Sure, marijuana is largely accepted at this point. Most other things you still buy from gangsters on a street corner or via the darknet and will still be arrested for having, frequently losing your job as a side effect.

To overdose deaths, those largely correlate to the Sacklers (ie medical professionals inappropriately pushing product with a veneer of legitimacy) and to fentanyl. The latter is particularly deadly due to the combination of accessibility to amateurs with the inherent difficulty of safely compounding such a potent chemical as part of a clandestine operation.

The prescription pills epidemic was largely over by 2018. And yes, then fentanyl started picking up speed.

> suggestion that the war on drugs in the US ever ended.

It has not happened evenly across the country, but it happened on the Pacific coast. Drug use stopped being punished, with people openly consuming drugs in front of the police. Oregon even made that official.

This is an important point. Drug enforcement operations did not stop, because no large-scale bureaucratic system can stop at once. But they became a futile theater.

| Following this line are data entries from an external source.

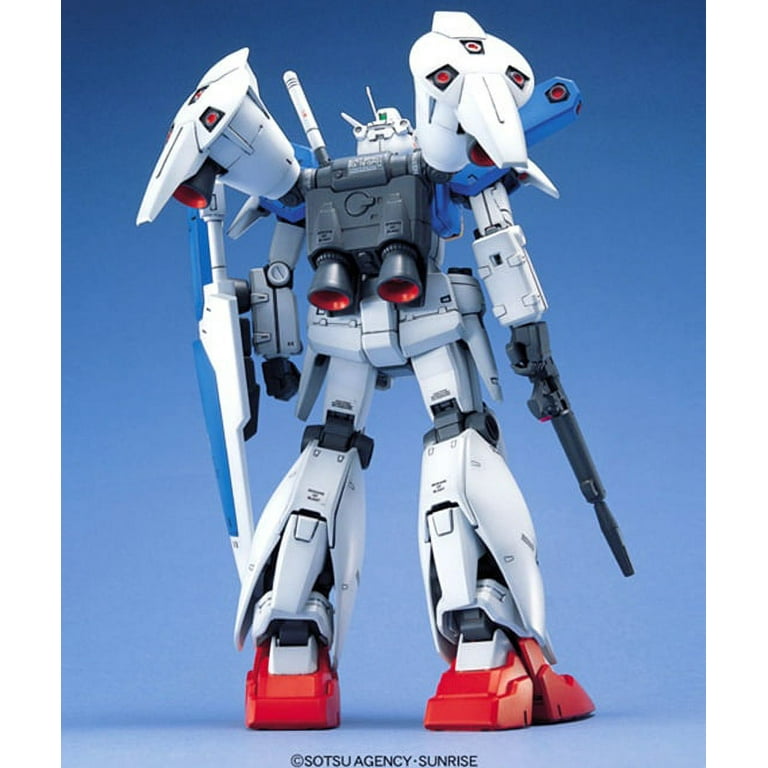 Amazon | PG 機動戦士ガンダム0083 STARDUST MEMORY RX-78GP01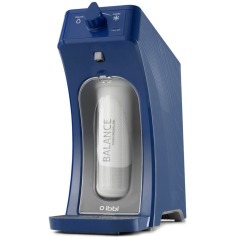 Purificador de �gua eletr�nico bivolt - E-Due Equilibrium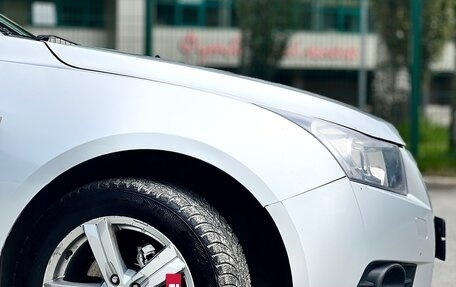 Chevrolet Cruze II, 2012 год, 680 000 рублей, 17 фотография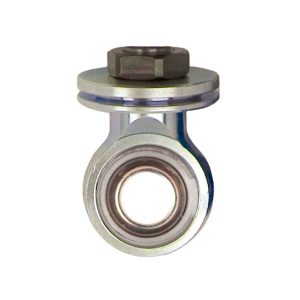 Shock Rod End Steel Std Length AFC20176S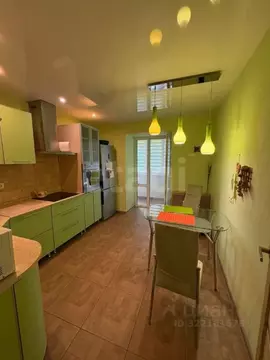 1-к кв. Воронежская область, Воронеж ул. Владимира Невского, 71 (38.0 ...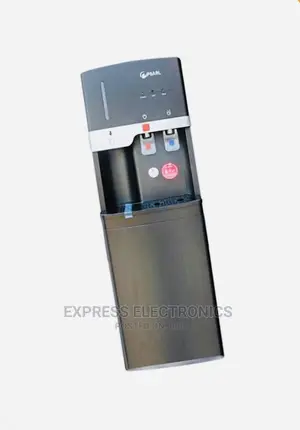 Hot  Deal on Pearl Water Dispenser PWD-1000CBL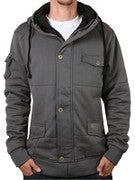 Vestal Hoth Softshell Hoodzip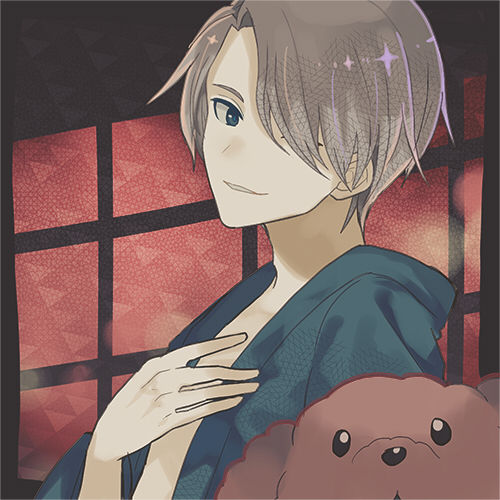 Viktor Nikiforov (Makkachin) Rule 34 Image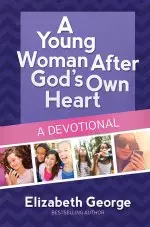 Young Woman After God's O Heart--A Devotional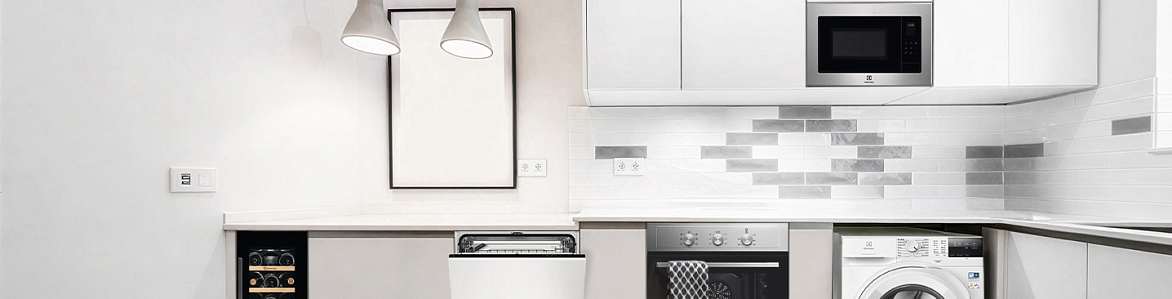  Рейтинги техники Electrolux 2026 года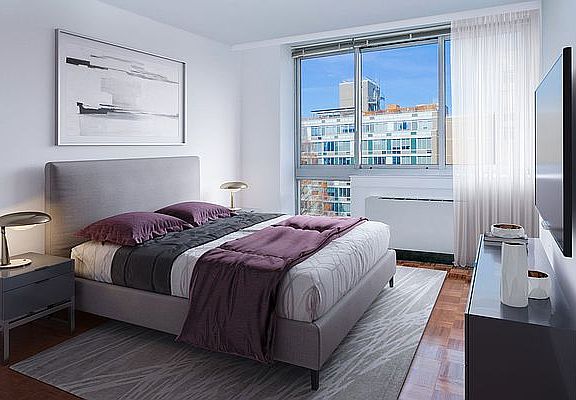 3rd image of 229 Chrystie St APT 619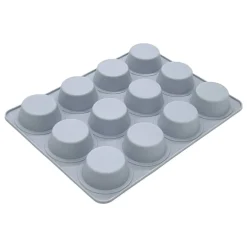 12-Cup Silicone Treat Mold by Makery™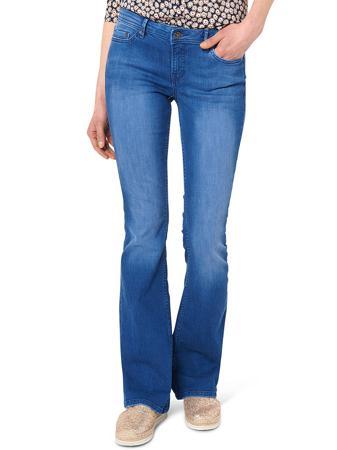 Джинсы TOM TAILOR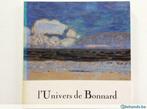 L'Univers de Bonnard - Guy Amoureux (Henri Scrépel, 1985), Gelezen, Ophalen of Verzenden
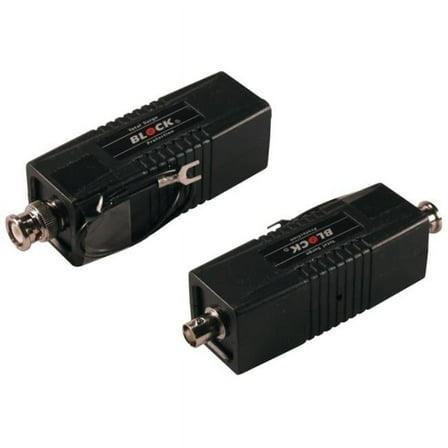 QVS SP702 BNC DataLine Surge Protector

Curtailing cocaine/opium traffic was hard, but not impossible. Cocaine had to flow from growers high up in the mountains, through multiple countries and transportation modes. Each step increased the price for the end-consumers. And cocaine/opiates are relatively bulky, so smugglers couldn't just do one high-risk operation, they had to build a robust supply chain.

Fentanyl upended that. It can be cooked in a lab in Mexico just outside of the US border. The precursors aren't particularly expensive either. It's also highly potent, so that one milk jug of pure fentanyl powder can supply a large-ish state in the US for a year. So high-risk high-reward one-off smuggling operations are much more feasible.

We may be able the war on drugs has ended or not on how you define it.

The nancy ragean area levels , i would say yes. Rates are down. https://drugabusestatistics.org/drug-related-crime-statistic...

However, it certainly hasn't gone to 0 and is still quite high.

Your numbers are wrong

We're talking 48 thousand gun fatalities and 40 thousand traffic fatalities (98 thousand total) vs 80 thousand

They're not. In 2023 the overdose deaths were more than 100k. They have gone down a bit since then, for a very grim reason: they killed enough people to affect the statistics.
This is complete rubbish. The peak years of the war on drugs had a variety of hard drugs available on street corners across all major cities.

At best it kept some amount of some drugs less visible in some suburbs and communities, while making it profitable for suppliers to cross those lines.

The main effect of the war on drugs was a level of incarceration outdoing almost any society in human history. The fact that the numbers jailed for victimless and quality of life 'crimes' kept going up is testament to the fact that there was hardly any effective deterrence.

To me this reads as naive because I could get most any drug on many street corners easily any time within the last 30 years once I was old enough to realize what was going on and notice.
I think we're agreeing with each other?